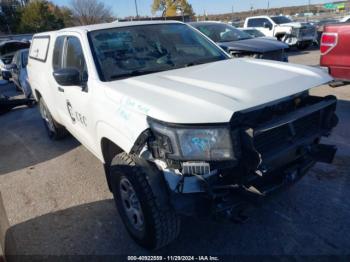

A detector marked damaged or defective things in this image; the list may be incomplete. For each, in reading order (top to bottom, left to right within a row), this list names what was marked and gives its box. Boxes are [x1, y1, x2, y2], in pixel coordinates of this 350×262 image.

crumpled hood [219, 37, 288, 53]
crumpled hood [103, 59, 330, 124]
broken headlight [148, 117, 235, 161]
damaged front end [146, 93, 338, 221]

· · · · · · ·

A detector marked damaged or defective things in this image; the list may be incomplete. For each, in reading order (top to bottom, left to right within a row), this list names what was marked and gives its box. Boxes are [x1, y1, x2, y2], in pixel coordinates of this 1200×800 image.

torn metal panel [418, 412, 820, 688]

· · · · · · ·

## What is asked
Retype the lines from the one containing "this 350×262 image." through the one containing "damaged front end [146, 93, 338, 221]", including both of those lines, without changing anything.

## Correct response
A detector marked damaged or defective things in this image; the list may be incomplete. For each, in reading order (top to bottom, left to right within a row), this list names what was marked and gives its box. Boxes are [x1, y1, x2, y2], in pixel coordinates of this 350×262 image.

crumpled hood [219, 37, 288, 53]
crumpled hood [103, 59, 330, 124]
broken headlight [148, 117, 235, 161]
damaged front end [146, 93, 338, 221]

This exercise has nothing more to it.